Now that’s way above my pay grade! But I understand about the sterile environment.
 
i'm not sure why he's sterilizing with the flame, but doing all this in open air....
Because a clean room and laminar flow hood cost money and space.
Do you routinely test air quality in your "steriler" workspace to verify a particular ISO classification? ;)

Sounds like a cool setup though, regardless.
 
Now that’s way above my pay grade! But I understand about the sterile environment.

nah my DOE hepa filter that screwed onto a storage tote only cost $30...the blower was given to me...

Because a clean room and laminar flow hood cost money and space.
Do you routinely test air quality in your "steriler" workspace to verify a particular ISO classification? ;)

Sounds like a cool setup though, regardless.

nope, and yes, i don't know how to spell...i just let it run for a while and hold a lighter up to my arm holes to make sure i have positive pressure....and i spray it down with bleach solution, get pretty decent clean plates of mycillium....

I've been wanting to use it for koji, just in case the beer cartel starts sterilizing feed barley....

(i don't use a laminar flow hood, but i do have a hefty hepa, and use it for positive pressure in a 'glove box')
 
Fair enough.

That really is cool. :)

Each brewing gadget I acquire has to be weighed against my wife killing me.
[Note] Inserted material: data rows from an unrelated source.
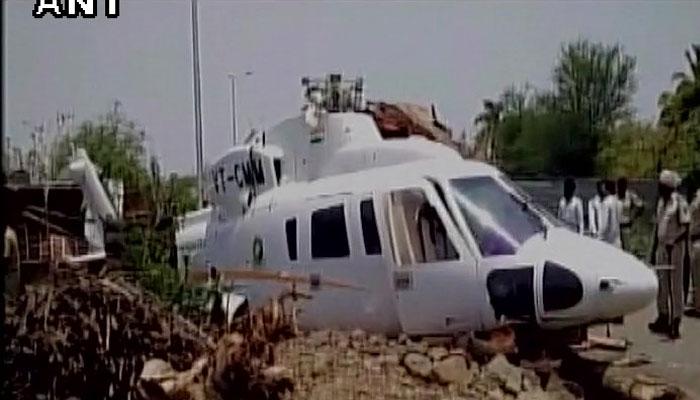 महाराष्ट्र के सीएम का हेलीकॉप्टर क्रैश,बाल-बाल बच गए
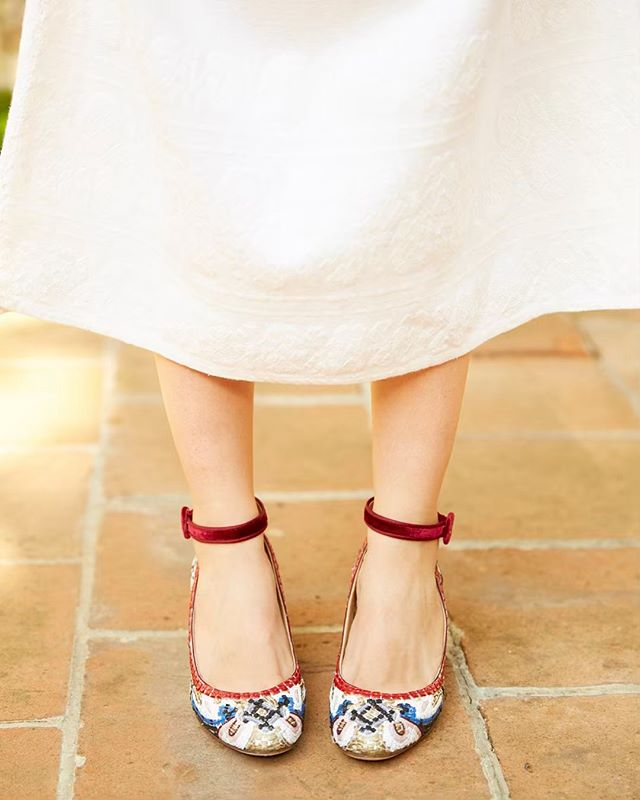 Those Shoes, Those Colours ⠀ ⠀ #somethingblue⠀ ⠀ #tangoshoes #bride #bridalshoes #timetoparty #bridalshoot #mexico #mexicanwedding #weddingshoes #bridetobe #love #joy #laughter #lovejoyandlaughter #luxe #destinationwedding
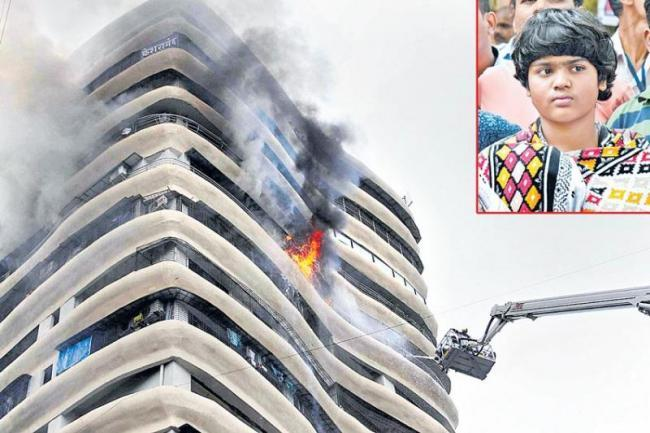 Mumbai Parel Fire Accident Girl Zen Sadhavarthi Brave Acts - Sakshi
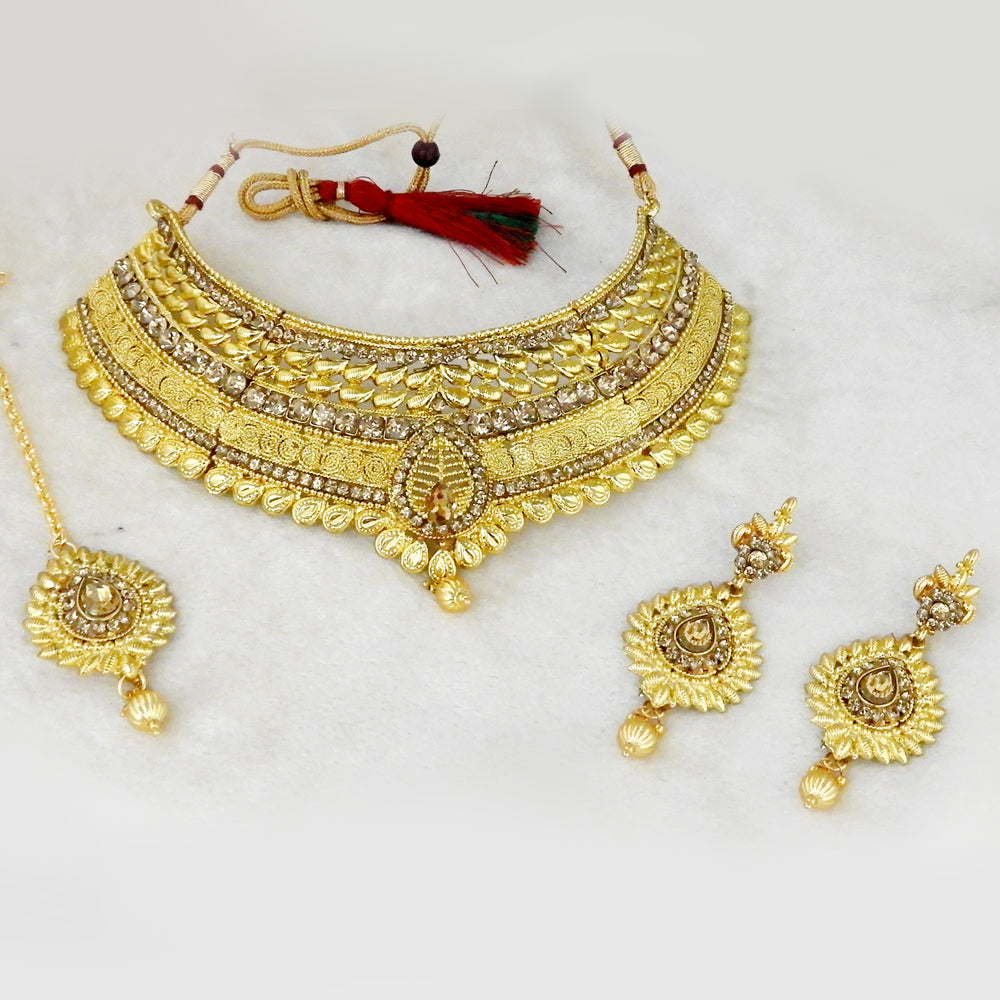 Kriaa Choker Necklace Set With Maang Tikka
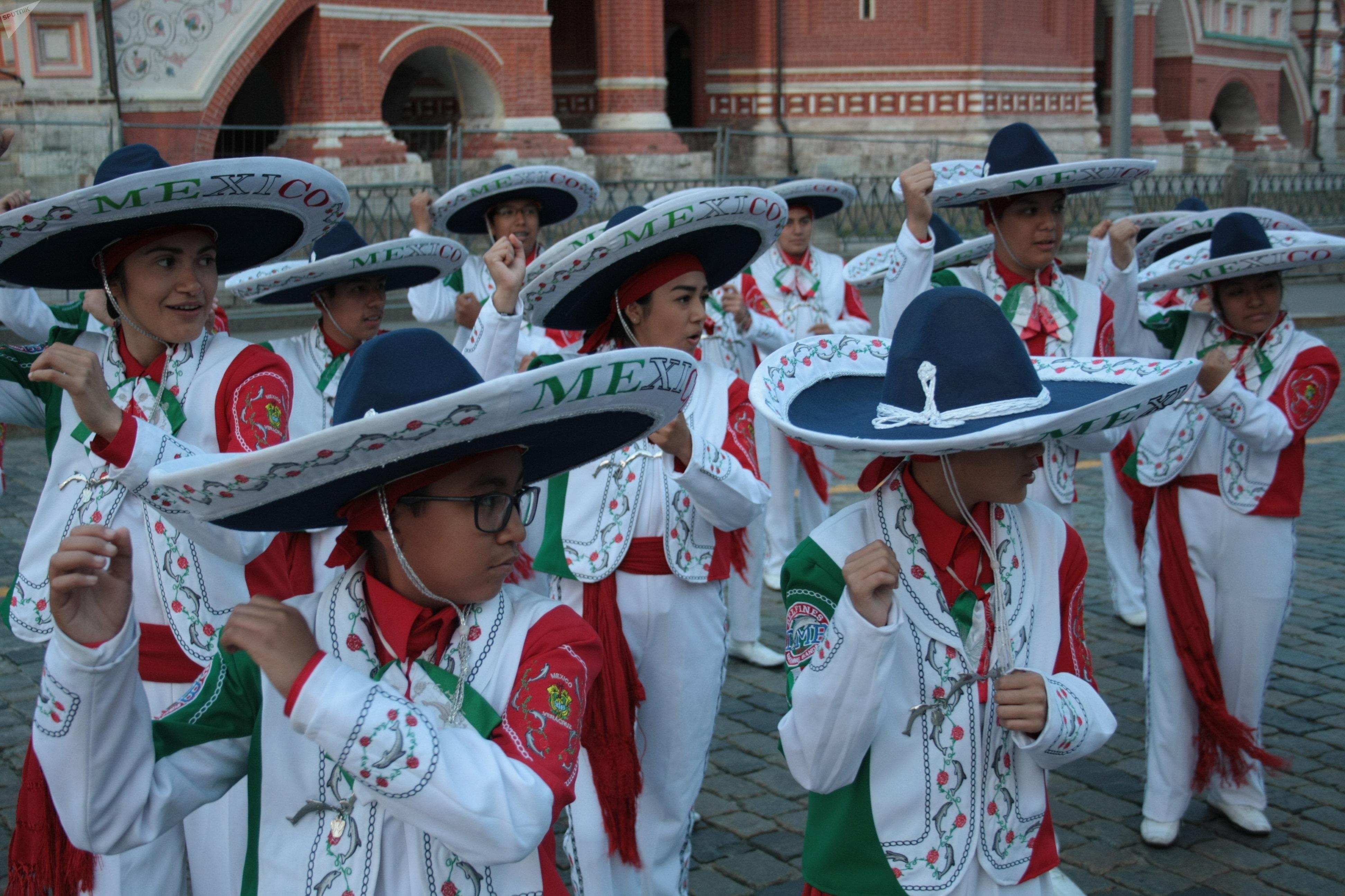 La Banda Monumental en la Plaza Roja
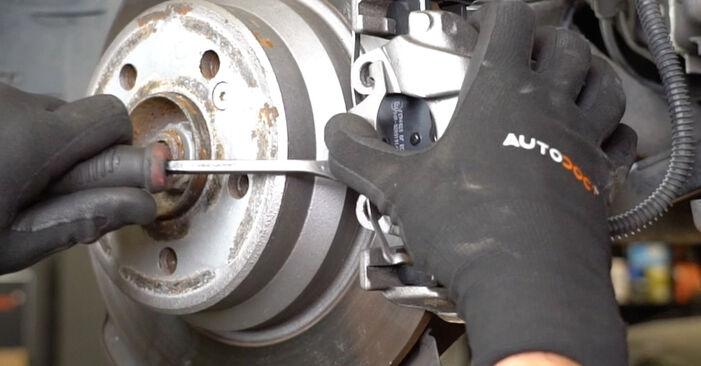 Austauschen Anleitung Bremsscheiben am Mercedes W211 2004 E 220 CDI 2.2 (211.006) selbst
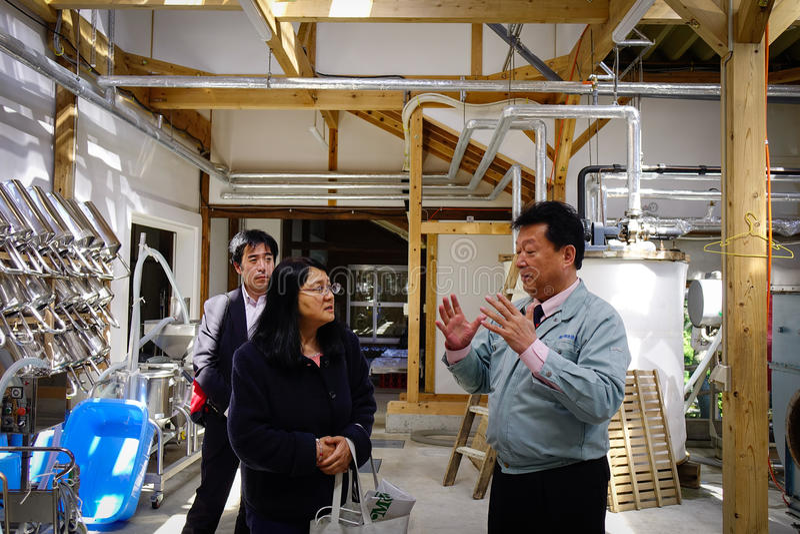 Dentro de fábrica del vino del motivo en Akita, Japón fotos de archivo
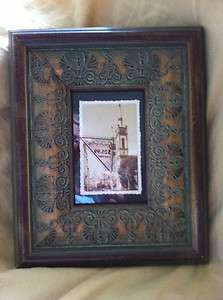 Green Tree Gallery Wooden Photo Frame 4 x 6 Antiqued Look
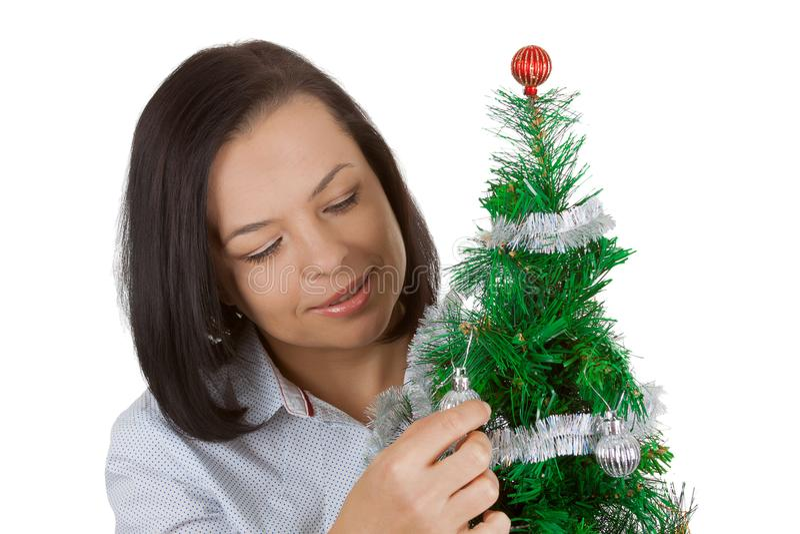 Concetto di nuovo anno Bella donna con l'albero di Natale decorato fotografie stock libere da diritti
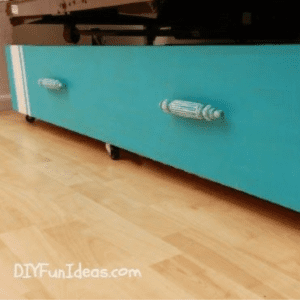 Under bed Storage Upcycle, shared by Do it Yourself Fun Ideas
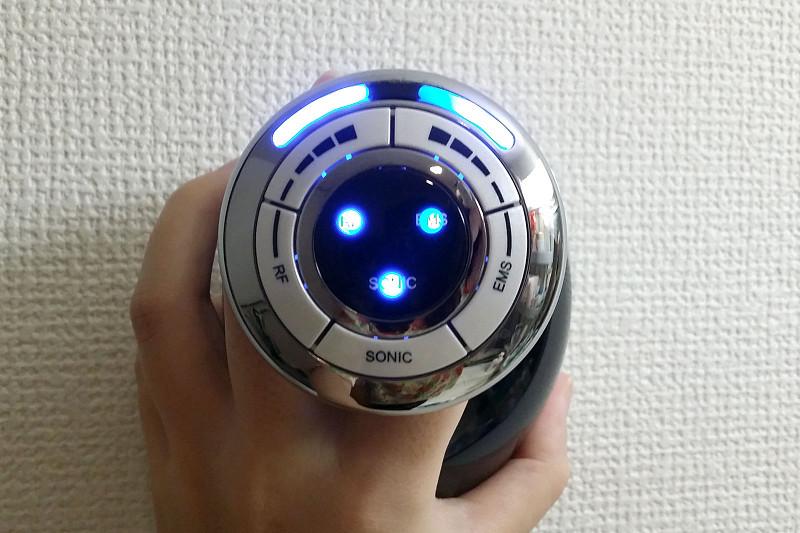 電源を入れると青く点灯する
When she ups my life insurance I know I've gone too far.

and i just drown my singleness in alcohol....lol, to each their own, or the grass is always greener....:)
 
Fair enough.

That really is cool. :)

Each brewing gadget I acquire has to be weighed against my wife killing me. When she ups my life insurance I know I've gone too far.

Pretty much all my equipment is used, and I have enough to brew three batches at a time... so I’m at the point where new things just blend in...
 
i'm not sure why he's sterilizing with the flame, but doing all this in open air....

Sterilizing the loop and flaming the tube opening are standard microbiological practice. As far as doing it in the open air, we did that in the micro lab all the time, and with a lot of moderately pathogenic organisms (Staph, Strep, Enteric organisms, etc).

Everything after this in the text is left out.